Ghee on a Tree…a.k.a. A Day At The Queens Museum
This past Sunday, I went to see a student of mine, Roshani Thakore, a very talented artist and overall wonderful person, in her element at the Queens Museum of Art hosting a drop-in workshop for families. QMA holds these workshops every weekend, and they are open to the public, family-friendly, so much fun, and FREE! Roshani’s workshop was called “Ghee On A Tree”, where in celebration of spring (in true Indian fashion…thank you Holi), Roshani combined her mixed mediums of ghee (clarified butter used in Indian cooking), Indian rangoli powder, cheese clothe, and string…and voilà! You have Ghee On A Tree!
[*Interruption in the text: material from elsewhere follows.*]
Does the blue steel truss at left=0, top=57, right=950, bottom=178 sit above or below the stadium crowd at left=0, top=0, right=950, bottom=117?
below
This was a collaboration with the Museum’s Erasing Borders exhibition, where Roshani’s piece Waiting is featured. I not only had a great time seeing the kids creating artwork on a beautiful spring day, but finding the QMA felt like I was transported to another place in another time. The 1964/65 New York World’s Fair Unisphere (12 stories high, mind you!) is at the entrance to the museum, and is now a famous skateboard park when the fountain if off. Inside the museum, memorabilia from The World’s Fair are showcased throughout the halls. But the most breathtaking piece is The Panorama of the City Of New York, a three dimensional map of all five boroughs, built to scale (every 1 inch = 100 feet). The water, islands, bridges, land, and mini-skyscrapers fill an entire room, encircled by a ramp with glass railings so you can see every detail. How come I never knew about this?!
Drop-In Workshops for Families at The Queens Museum of Art are scheduled on a regular basis – check website for more details. The QMA is off the #7 Train via Flushing, Queens. A 15-minute walk from the Mets-Willets Point station (CitiField) in the Flushing Meadows Corona Park.